Ale mój M. i tak był lepszy...
Zobaczył to coś i uparł się okrutnie, że musimy to posadzić w naszym ogrodzie
I teraz kombinuję od piątku, gdzie by tu to brzydactwo upchnąć
Ja też Agnieszko zaraz będę biegać w gości po waszych ogrodach, ale i tak nie drobię wszystkich zaległości; mnie dziś nie będzie, trochę się u mnie pokićkało
i doczekałam się kwiatów róży o nazwie ,,Irena", jest piękna, taka welwetowa i mocno pachnąca
Nie byłabym sobą, gdyby ostatnia wizyta w szkółce nie zakończyła się nieplanowanym zakupem
Tym razem ofiarą padły dwa miłorzęby Mariken
I od soboty (póki co... zanim znajdę im odpowiednie miejsce w ogrodzie) dumnie witają gości na tarasie
Irenko, jak zwykle nie wiem co najpierw chwalić pewnie wspaniałą ścianę z jaśminów bo mają teraz swoje 5 minut uwielbiam te kwiaty i ich zapach dla mnie w ogrodzie musi pachnieć i ja mam u siebie jaśmin żółty i jaśminowca Snowbell, narazie malutkie, ale kiedyś będzie pachnąco )
Lawenda jak zwykle powala na kolana
Serdecznie pozdrawiam
Tak, teraz one są najpiekniejsze, szkoda, że nie do samej jesieni!
Tego jaśminowca Snowbell nie znam, muszę poszukać w necie i poczytać a żółtego też mam, ale też młody jeszcze, to jest nagokwiatowy i kwitnie na zółto; miał pąki w lutym, no a potem przyszły mrozy i nie powąchałam
a lawenda coraz bardziej się rozwija pozdrawiam, niebawem ogarnę wszystkie wątki
a to w innym miejscu, niż ta wielka kępa, jakoś nierówno kwitną
To chociaż fajne, że sąsiadka ma i możesz sobie wąchać ile wejdzie
pozdrawiam wszystkich, ja tylko na chwilkę dziś, ale chociaż nie przegapiłam Marzenki 400-setki!
i cos do wąchania zostawiam, 1 kępka; u nas dziś strasznie lało i bardzo duże opady zapowiadają w Kotlinie Kłodzkiej, no lepiej żeby ta ulewa nie szalała!
Pięknie kwitnie wszystko
U mnie właśnie przeszła masakryczna ulewa.mam nadzieję ,że nie połamało roslinek czy nie mnoże być jakaś równowaga? jak nie sucho, to leje bez opamiętania
Masz rację Celinko, brak równowagi; wybitnie w tym roku nie pasuje mi ta pogoda, jest taka chwiejna, z niczym nie można się wyrobić, nie wiadomo kiedy opryski robić itd; jakoś i zimno jest, a to już połowa czerwca zaraz!
Po eksmisji żurawek z rabaty przy wejściu, która wyglądała tak.....
....zrobiłam tak
Tu berberysy po przycięciu (mają byc kule)
Brakuje jeszcze Obsiadianów do zakończenia tej rabaty ale nie mogę nigdzie utrafić Najlepsze jest to, że wykorowałam ta rabatę i wygląda super tylko..... zdjęcia zapomniałam zrobić!
No to rabaty czas pokazać Tu uzupełniam ale nie wszystko jeszcze udało mi sie zdobyć. Przymiarka..
Posadzone A teraz przenosiny żurawek Kolosy mi jakieś porosły ale jak ktoś chce mieć szybko efekt to polecam ta odmianę. Sa u mnie drugi sezon dopiero a jak się cudnie rozrosły.
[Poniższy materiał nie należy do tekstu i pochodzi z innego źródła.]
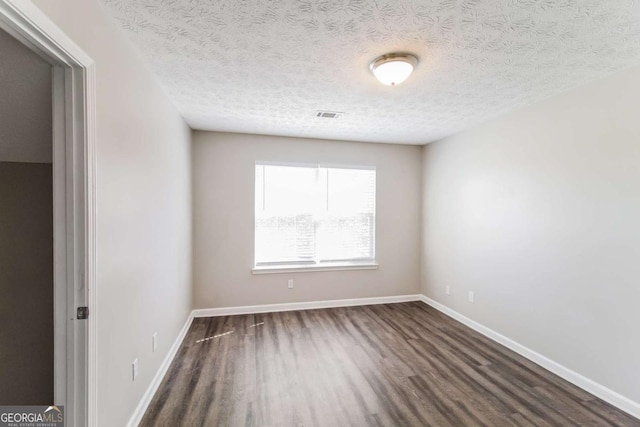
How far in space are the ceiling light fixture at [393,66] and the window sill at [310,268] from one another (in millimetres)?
2722

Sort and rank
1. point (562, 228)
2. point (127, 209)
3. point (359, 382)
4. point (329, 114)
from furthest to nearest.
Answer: point (329, 114) < point (562, 228) < point (359, 382) < point (127, 209)

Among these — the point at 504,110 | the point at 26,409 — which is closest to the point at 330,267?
the point at 504,110

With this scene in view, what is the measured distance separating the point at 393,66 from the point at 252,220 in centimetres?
265

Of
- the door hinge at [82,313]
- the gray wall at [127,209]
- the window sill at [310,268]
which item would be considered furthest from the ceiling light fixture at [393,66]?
the window sill at [310,268]

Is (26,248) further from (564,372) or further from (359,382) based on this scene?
(564,372)

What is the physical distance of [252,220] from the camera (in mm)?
3789

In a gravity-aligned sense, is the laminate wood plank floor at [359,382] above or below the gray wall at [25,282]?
below

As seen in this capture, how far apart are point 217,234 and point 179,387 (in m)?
1.88

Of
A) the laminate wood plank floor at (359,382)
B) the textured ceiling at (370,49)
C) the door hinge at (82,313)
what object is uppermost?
the textured ceiling at (370,49)

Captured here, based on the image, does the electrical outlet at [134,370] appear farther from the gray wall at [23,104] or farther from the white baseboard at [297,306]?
the white baseboard at [297,306]

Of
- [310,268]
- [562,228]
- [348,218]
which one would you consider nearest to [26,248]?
[310,268]

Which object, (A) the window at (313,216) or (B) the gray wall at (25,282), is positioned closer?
(B) the gray wall at (25,282)

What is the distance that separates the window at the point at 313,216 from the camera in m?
3.86

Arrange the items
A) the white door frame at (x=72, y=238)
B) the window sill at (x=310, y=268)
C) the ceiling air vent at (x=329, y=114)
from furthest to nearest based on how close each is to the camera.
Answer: the window sill at (x=310, y=268), the ceiling air vent at (x=329, y=114), the white door frame at (x=72, y=238)
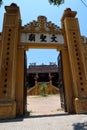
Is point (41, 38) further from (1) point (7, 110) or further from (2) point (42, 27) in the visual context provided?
(1) point (7, 110)

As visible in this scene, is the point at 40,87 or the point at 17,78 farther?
the point at 40,87

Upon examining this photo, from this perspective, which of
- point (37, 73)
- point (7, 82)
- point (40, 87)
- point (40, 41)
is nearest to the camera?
point (7, 82)

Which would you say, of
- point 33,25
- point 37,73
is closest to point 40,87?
point 37,73

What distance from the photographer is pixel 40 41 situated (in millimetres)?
8297

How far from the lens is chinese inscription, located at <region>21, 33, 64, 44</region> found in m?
8.25

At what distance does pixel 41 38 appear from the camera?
8.38m

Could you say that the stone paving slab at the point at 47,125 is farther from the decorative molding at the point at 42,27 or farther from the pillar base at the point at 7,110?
the decorative molding at the point at 42,27

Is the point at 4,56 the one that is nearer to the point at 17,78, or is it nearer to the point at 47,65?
the point at 17,78

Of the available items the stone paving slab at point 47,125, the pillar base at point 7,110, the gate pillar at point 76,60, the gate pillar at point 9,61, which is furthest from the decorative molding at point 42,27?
the stone paving slab at point 47,125

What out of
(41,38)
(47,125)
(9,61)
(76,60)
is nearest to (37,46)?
(41,38)

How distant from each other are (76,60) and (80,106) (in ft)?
7.19

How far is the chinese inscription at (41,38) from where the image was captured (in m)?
8.25

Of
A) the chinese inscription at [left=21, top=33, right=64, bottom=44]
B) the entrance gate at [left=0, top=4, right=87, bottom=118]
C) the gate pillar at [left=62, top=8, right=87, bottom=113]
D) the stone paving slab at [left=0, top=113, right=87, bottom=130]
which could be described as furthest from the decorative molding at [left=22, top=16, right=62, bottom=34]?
the stone paving slab at [left=0, top=113, right=87, bottom=130]

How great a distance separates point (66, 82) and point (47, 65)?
58.7 ft
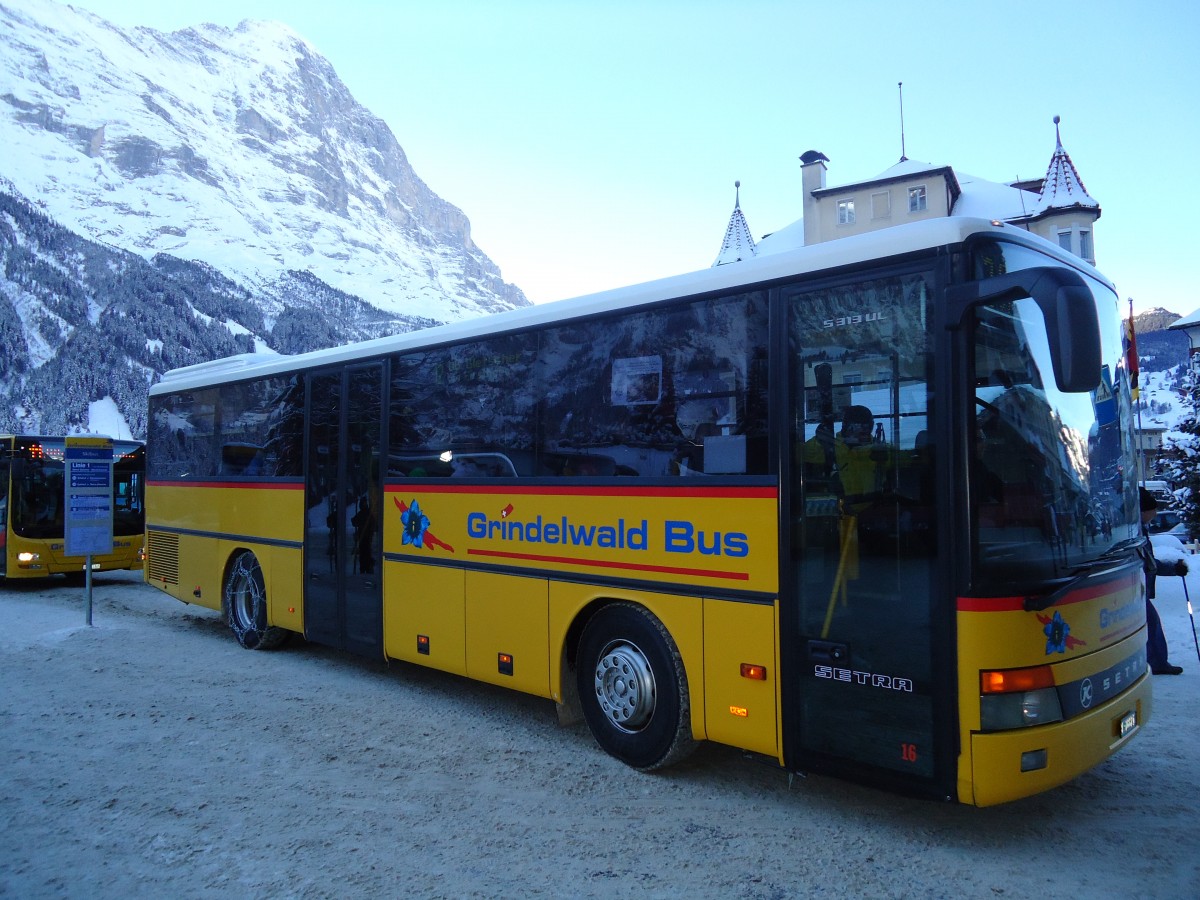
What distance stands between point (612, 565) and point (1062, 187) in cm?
4638

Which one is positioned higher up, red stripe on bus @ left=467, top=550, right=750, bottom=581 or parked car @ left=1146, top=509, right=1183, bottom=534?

Oczywiście nie byłabym sobą gdybym ich nie próbowała rozmnożyć Pobrałam więc kilka odnóżek i zobaczymy
Pokażę te turzycę w całej okazałości, ona ma swoją historię, bardzo sie rozrasta, wiec postanowiłam jej się pozbyć, ale zawieruszyła sie jedna cienka traweczka, pożałowałam i posadziłam, szybko pokazała na co ją stać, znów bedę wyrzucać ??????